Somali Chicken Stew (Digaag Qumbe)
A lot of ingredients but really easy to make, and quite healthy. You can use quinoa or rice. Serving with bananas is traditional.
1 cup chopped tomatoes
1 jalapeno, seeded and chopped
1 red bell pepper, seeded and chopped
1 tablespoon tomato paste
½ cup plain yogurt
1 teaspoon ground cinnamon
1 teaspoon ground cumin
¼ teaspoon ground cardamom
1 teaspoon ground turmeric
¼ cup extra virgin olive oil
1 onion, peeled and chopped
2 garlic cloves, peeled and chopped
1 sweet potato, peeled and cut into bite-sized pieces
1 pound boneless, skinless chicken thighs, cut into bite-sized pieces
1 cup unsweetened coconut milk
Salt and pepper, to taste
Cooked quinoa or rice, chopped cilantro and bananas, to serve
In a blender, combine the tomatoes, jalapeno, bell pepper, tomato paste, coconut yogurt and spices, along with a pinch of salt and pepper. Blend until completely smooth.

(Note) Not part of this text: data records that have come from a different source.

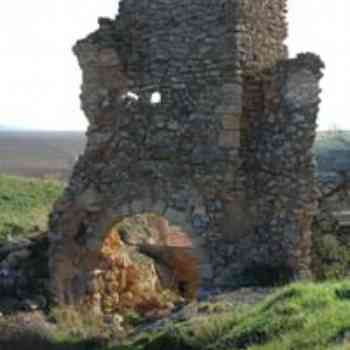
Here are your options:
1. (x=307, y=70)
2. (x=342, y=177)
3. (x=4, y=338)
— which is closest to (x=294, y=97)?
(x=307, y=70)

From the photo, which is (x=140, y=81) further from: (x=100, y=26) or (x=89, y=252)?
(x=89, y=252)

In a large skillet, heat the olive oil over medium heat, add the onion and garlic, and sauté for 3-4 minutes until softened and golden.

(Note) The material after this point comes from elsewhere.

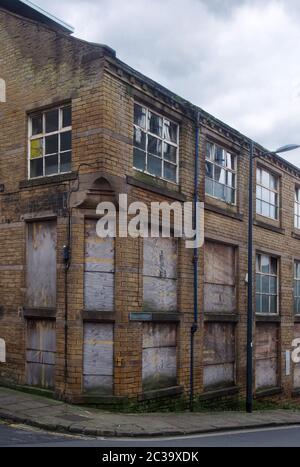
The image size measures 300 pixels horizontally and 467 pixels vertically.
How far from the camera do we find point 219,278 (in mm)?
16844

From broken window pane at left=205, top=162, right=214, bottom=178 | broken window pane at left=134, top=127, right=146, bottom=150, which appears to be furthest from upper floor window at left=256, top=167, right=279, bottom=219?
broken window pane at left=134, top=127, right=146, bottom=150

Add the sweet potato, chicken thighs, coconut milk and the blender sauce. Stir well to combine, and bring up to a simmer.
Cover and cook over low heat for 30-40 minutes, until the chicken is cooked through and the sweet potato is tender. Check the seasoning, adding more salt and pepper if needed.
Serve over the cooked quinoa, sprinkled with the cilantro, with bananas alongside.